# Что сделать
**1.** Как называлась первая коммуна, которую в тексте о Мало-Ирменке создали в 1920 году?
**2.** Допишите текст о бедах Мало-Ирменки дальше, начиная сразу после его последнего предложения.

# Текст упражнения
>>

Читать книгу Труженик Божий. Жизнеописание архимандрита Наума (Байбородина) - Группа авторов - Страница 14
Глава 3. Годы скитаний
Беды Мало-Ирменки
ОглавлениеВсе эти трагические для русского крестьянства события отразились и на семьях Байбородиных и Шеньгиных, живших в селе Мало-Ирменка того же Ордынского района. Первая коммуна здесь организовалась еще в 1920 году и называлась «Сибирское Красное Знамя». Тогда в нее вступили двадцать три хозяйства из двух деревень. В 1921 году коммунары получили земельный надел в четырех километрах от села, на берегу небольшой речки Шубинки. Во время коллективизации и раскулачивания из Мало-Ирменки для постройки жилья в коммуну были свезены самые лучшие дома. Позднее один такой кулацкий дом вернулся в село, когда коммуна распалась.
Крестьянин из Шубинки Николай Шилов с женой вступили в коммуну с коровой и двумя лошадьми, но потом вышли из нее и вернулись в свое село. Николай, видимо, по практическим соображениям стал коммунистом. На собрании добились от него согласия, чтобы он в числе других отдал амбар. Жена стала ругать его и твердо сказала:
– Амбара не отдам!
На второй день из коммуны приехали разбирать амбар. Жена Николая надела тулуп, поскольку дело было зимой, взяла вилы, залезла на амбар и крикнула приехавшим:
– Попробуйте подойдите!
Старший пригрозил:
– За простой лошади отвечать будешь!
– А я их, – отвечала она, – сюда не посылала и отвечать не собираюсь!
Так и отстояла амбар. Однако далеко не всем посчастливилось так же легко отклонить посягательства на свое имущество.
Несмотря на то что деревня считалась бедной, в ней в кулаки записали почти 13 процентов дворов – что было в два раза больше тех же показателей по всей Сибири, где такими считались лишь 6–7 процентов всех крестьянских хозяйств. Однако местный комитет сельской бедноты сам произвольно решал, кого назначить кулаками. Поэтому весной 1929 года из более чем трехсот дворов задание по заготовкам хлеба было возложено лишь на их половину. Сто шестьдесят дворов бедноты совершенно освобождалось от хлебозаготовок, разделявшихся между сорока четырьмя дворами кулаков, которым предстояло сдать две трети всего хлеба, и ста одиннадцатью дворами середняков, на плечи которых легла оставшаяся треть. Норма заготовок и для кулацких, и для середняцких хозяйств оказалась такой, что это фактически означало совершенное разорение тех и других. Кроме того, сам факт принадлежности к кулакам или зажиточным середнякам означал клеймо, отмечавшее жертв будущих репрессий.

<<

# Раздел данных
>>

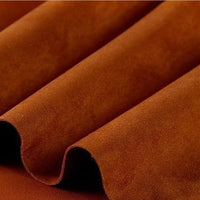 A close-up of folded Heavyweight Microfiber Faux Suede Fabric by the yard from Longan Craft, highlighting its soft brushed microsuede texture and vibrant multicolor tones—perfect for DIY clothing projects.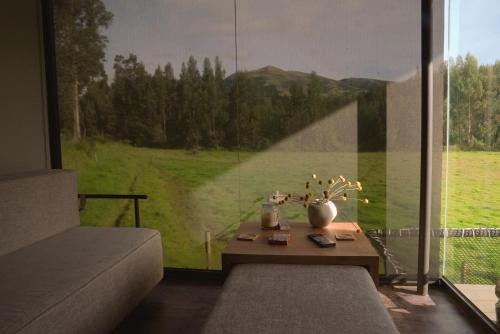 a living room with a table and a large window at Las Cabañas by PMJ in Cayambe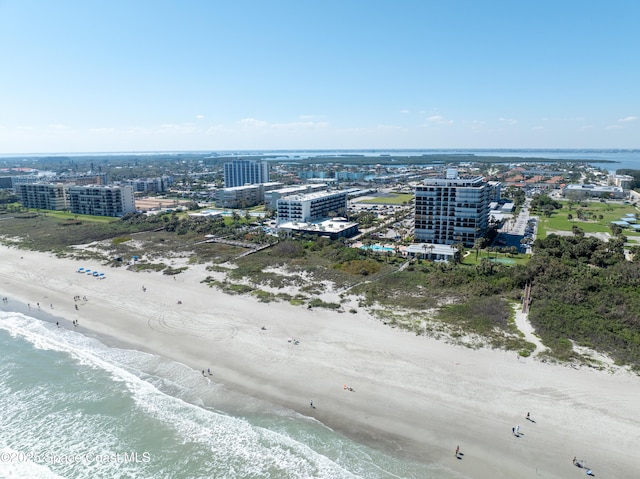 drone / aerial view featuring a view of the beach, a city view, and a water view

<<

# Ответы по заданиям
**1.** «Сибирское Красное Знамя».

**2.**
Семь середняцких хозяйств Мало-Ирменки решительно отказались от выполнения задания по хлебозаготовкам. В результате их обязали выплатить штраф, пятикратно превышавший наложенное задание, обобрав таким образом эти некогда крепкие крестьянские хозяйства буквально до нитки. Еще два середняцких хозяйства отказались и от задания по сдаче хлеба, и от уплаты пятикратного штрафа. В ответ советская власть арестовала хозяев, их имущество было описано и продано с торгов – и эта мера настолько напугала прочих, что план по хлебозаготовкам в Мало-Ирменке оказался перевыполнен.
Большинство раскулаченных ссылали на самый север Томской губернии для строительства речного порта Парабель. У Анны Тимофеевны, одной из шубинских старожилок, раскулачили братьев и с ними несколько других семей из Шубинки. Анна Тимофеевна вспоминает, что «их брали прямо из домов, даже не дали времени на сборы, сразу согнали в школу, а оттуда в Ордынское. Отправляли на пароходе по Оби. Когда прибыли в порт Парабель, пешком погнали в тайгу. В тайге было много мошкары и гнуса, и все были опухшие от укусов. У многих на руках были грудные дети. Остановили их на какой-то поляне и сказали:
– Селитесь здесь!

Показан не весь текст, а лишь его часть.